The problem comes from how and when tombstones are deleted. You see, I/O (input/output) is expensive, as is CPU cycles. But storage mediums, such as hard drives, are relatively cheap. So leaving tombstones around for a long time is not a problem because they take up a tiny amount of space. What matters to most users, though, is that the data referenced by the tombstone is only marked for deletion. There is nothing to say the data has been deleted from the hard drive.

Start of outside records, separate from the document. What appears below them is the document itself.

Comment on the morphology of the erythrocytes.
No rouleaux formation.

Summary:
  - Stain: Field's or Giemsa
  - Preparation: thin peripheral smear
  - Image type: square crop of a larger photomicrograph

There are a lot of practices in place for how and when to defragment disks, how to store and retrieve data in a timely fashion, and how to manage data centers. These practices balance the need to provide fast service with the expense of a data center. To get faster service, you can:
Increase the CPU speed
Increase the amount of memory
Increase the speed of the hard drives
Increase the speed of the network connection
Increase the I/O speed by not doing a lot of writes and keeping related data physically close on the media for faster reads
The last bullet point is key to this discussion. By using tombstones, reads are much faster and with a definite answer if someone asks for a piece of data that has been marked for deletion. Without a tombstone, a request comes back "not found" with no reason behind the error. With a tombstone, a request comes back "data has been deleted".
What does this mean for the average user? Basically, if you delete something from the Internet, you will probably lose the ability to access that piece of data through regular websites. But that does not mean that your data has been physically deleted from all of the places where it exists in data centers.
So to answer the original question, your original reply is marked with a tombstone, but there is no guarantee as to when it will be deleted or how long it will remain hidden on the hard drives.